Task item:
Copy the passage comparing a Ugaritic text with Psalm 82 below word for word, in full, changing nothing.

Exercise passage:

Cuneiform Texts from Ugarit
Ancient Near East

The Father of the Bright One (has) two wives... Yam sent messengers, Ruler Nahar an embassy. With great rejoicing they flew heavenwards their nostrils flaring. Depart, divine assistants, do not stay! Indeed, set your faces towards the convocation of the Council, towards the divine mountain. At the feet of El you shall fall you shall honour the convocation of the Council! Standing upright, you shall then speak, declaring your message. And you shall say to Bull your father El, declare to the convocation of the Council: Message of Yam, your master, of your lord, Ruler Nahar: Give up the god whom you obey, the one whom you obey, Tempest! Give up Baal and his retinue, the Son of Dagan, whose gold I shall seize! The divine assistants depart; they do not delay. Then they set their faces towards the divine mountain, towards the convocation of the Council. Now the gods were sitting to eat,

Psalm 82:1

Hebrew Bible

1 A psalm of Asaph. God stands in the assembly of El; in the midst of the gods he renders judgment. 2 He says, “How long will you make unjust legal decisions and show favoritism to the wicked? (Selah) 3 Defend the cause of the poor and the fatherless. Vindicate the oppressed and suffering. 4 Rescue the poor and needy. Deliver them from the power of the wicked. 5 They neither know nor understand. They stumble around in the dark, while all the foundations of the earth crumble. 6 I thought, ‘You are gods; all of you are sons of the Most High.’ 7 Yet you will die like mortals; you will fall like all the other rulers.” 8 Rise up, O God, and execute judgment on the earth! For you own all the nations.

Dataset content:

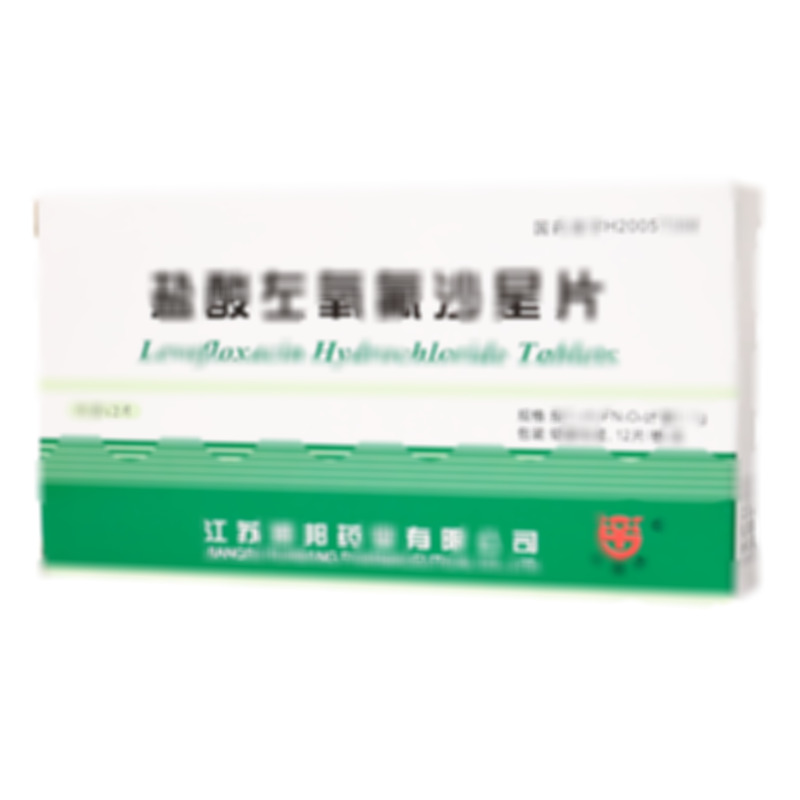 鹽酸左氧氟沙星片 - 潤(rùn)邦藥業(yè)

Task solution:
Cuneiform Texts from Ugarit
Ancient Near East

The Father of the Bright One (has) two wives... Yam sent messengers, Ruler Nahar an embassy. With great rejoicing they flew heavenwards their nostrils flaring. Depart, divine assistants, do not stay! Indeed, set your faces towards the convocation of the Council, towards the divine mountain. At the feet of El you shall fall you shall honour the convocation of the Council! Standing upright, you shall then speak, declaring your message. And you shall say to Bull your father El, declare to the convocation of the Council: Message of Yam, your master, of your lord, Ruler Nahar: Give up the god whom you obey, the one whom you obey, Tempest! Give up Baal and his retinue, the Son of Dagan, whose gold I shall seize! The divine assistants depart; they do not delay. Then they set their faces towards the divine mountain, towards the convocation of the Council. Now the gods were sitting to eat,

Psalm 82:1

Hebrew Bible

1 A psalm of Asaph. God stands in the assembly of El; in the midst of the gods he renders judgment. 2 He says, “How long will you make unjust legal decisions and show favoritism to the wicked? (Selah) 3 Defend the cause of the poor and the fatherless. Vindicate the oppressed and suffering. 4 Rescue the poor and needy. Deliver them from the power of the wicked. 5 They neither know nor understand. They stumble around in the dark, while all the foundations of the earth crumble. 6 I thought, ‘You are gods; all of you are sons of the Most High.’ 7 Yet you will die like mortals; you will fall like all the other rulers.” 8 Rise up, O God, and execute judgment on the earth! For you own all the nations.